Actually viewed those pages but could get an idea on how much space that equated to as new to this game.

Price would be a lot different in the two areas but would give me a starting ball park figure to play with.

I just need to sort out a few things with a mate and see what happens. Work is sketchy at the moment for some people getting redundancy offeres and being gutted.

My "role" will eventually get overtaken but not 100% on whether a redundancy package will be forthcoming or whether "other" arrangements might be made.

A nice pay out would go down a treat right now though...


----------



## The Apprentice (Nov 22, 2007)

bpsmith said:


> Cheers fella!
> 
> Actually viewed those pages but could get an idea on how much space that equated to as new to this game.
> 
> ...


oh right you wanted to know the square footage of AF's Unit, oh I did a quick search on round this area for comparison I think swanseas was £2-£4 a sqaure foot, here was ~£15 per square foot


----------



## robertdon777 (Nov 3, 2005)

Some big, hanging from the ceiling banner/pictures of nice motors will make a very impressive feature. Better than looking at a roof from a customers point of view.

think

http://www.johnmillerandpartners.co.uk/images/tbookbig.jpg

http://www.reaction-graphics.co.uk/images/art_15.jpg

but with cars on


----------



## Auto Finesse (Jan 10, 2007)

ok well its close to £300 a week around here for a place like that lads i dont pay quite as much cos im on "mates rates" but add ya rates lecky and all the other stuff and it can go well over...... but this area is expensive for every thing cos its 20mins from London has a direct train line in to london etc etc 

SQ foot i aint got a clue we got 8 cars in there the other day tho so its BIG


----------



## ianFRST (Sep 19, 2006)

any new pics then?


----------



## Auto Finesse (Jan 10, 2007)

no mate i have not been there for a while and it has a load of cars in there at the mo


----------



## fjk (Oct 13, 2006)

Thats not one of the new units on Thundrige business park is it? mate of mine looked into one of those and it was £500 000


----------



## Auto Finesse (Jan 10, 2007)

No but very close to there  the new one i WANT is down on the old wickhams site in ware near the train St, but it is stupid money and not for rent for sale depends how long its around to whether i can get it or not


----------



## Harley (Oct 19, 2006)

That is a seriously nice unit
It is good when its new you don't have to clean or paint over other peoples dirt:thumb:


----------



## bpsmith (Jul 21, 2006)

The Apprentice said:


> oh right you wanted to know the square footage of AF's Unit, oh I did a quick search on round this area for comparison I think swanseas was £2-£4 a sqaure foot, here was ~£15 per square foot


Wow! £15 per sq ft is seriously expensive!

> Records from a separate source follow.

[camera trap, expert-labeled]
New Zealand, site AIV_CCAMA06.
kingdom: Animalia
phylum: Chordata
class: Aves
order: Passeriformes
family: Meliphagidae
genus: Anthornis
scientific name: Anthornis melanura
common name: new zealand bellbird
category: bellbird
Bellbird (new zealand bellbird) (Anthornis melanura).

I know I am new to this and so did not know what to expect but that does sound an awful lot and mean a serious business plan is required before committing to any larger size unit!

I have been finding that in Swansea it costs around £4.50 per sq ft for anything tidy and in decent, but not best, location.

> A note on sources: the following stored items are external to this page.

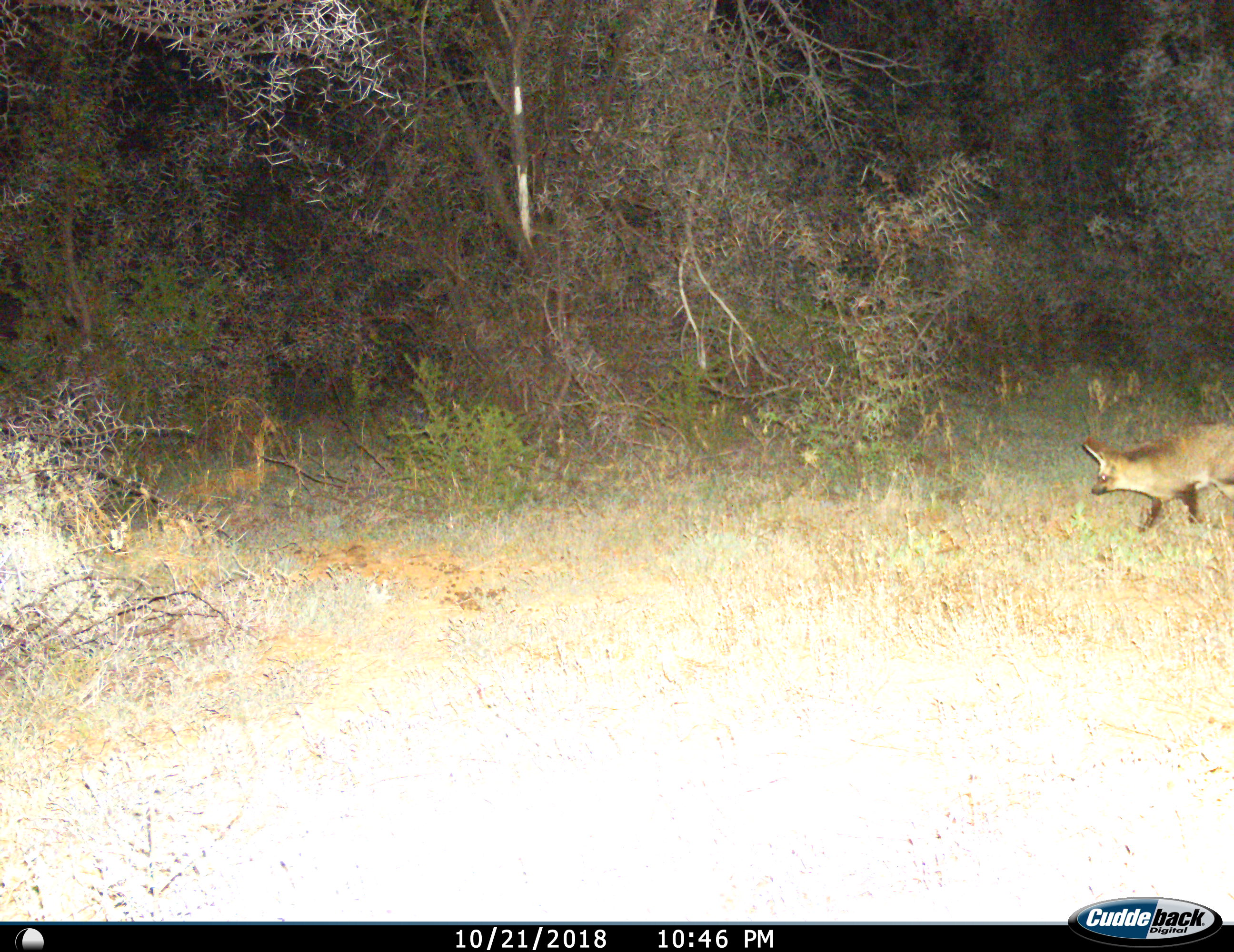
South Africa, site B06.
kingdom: Animalia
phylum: Chordata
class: Mammalia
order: Carnivora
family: Canidae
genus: Otocyon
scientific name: Otocyon megalotis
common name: bat-eared fox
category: foxbateared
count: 1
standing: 11%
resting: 0%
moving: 89%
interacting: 0%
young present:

There are some a little closer to where I live but the location is not amazing tbh.

Still working on it with a mate in early stages so no hurry for me yet.


----------



## Ollie_247 (Mar 18, 2007)

nice unit that umm


----------



## Auto Finesse (Jan 10, 2007)

bpsmith said:


> Wow! £15 per sq ft is seriously expensive!
> 
> I know I am new to this and so did not know what to expect but that does sound an awful lot and mean a serious business plan is required before committing to any larger size unit!
> 
> ...


yes indeed as iv said many times you need to be good with your money and have a nice safty net in this industry :thumb: but there is money to be earned if you know how to find it


----------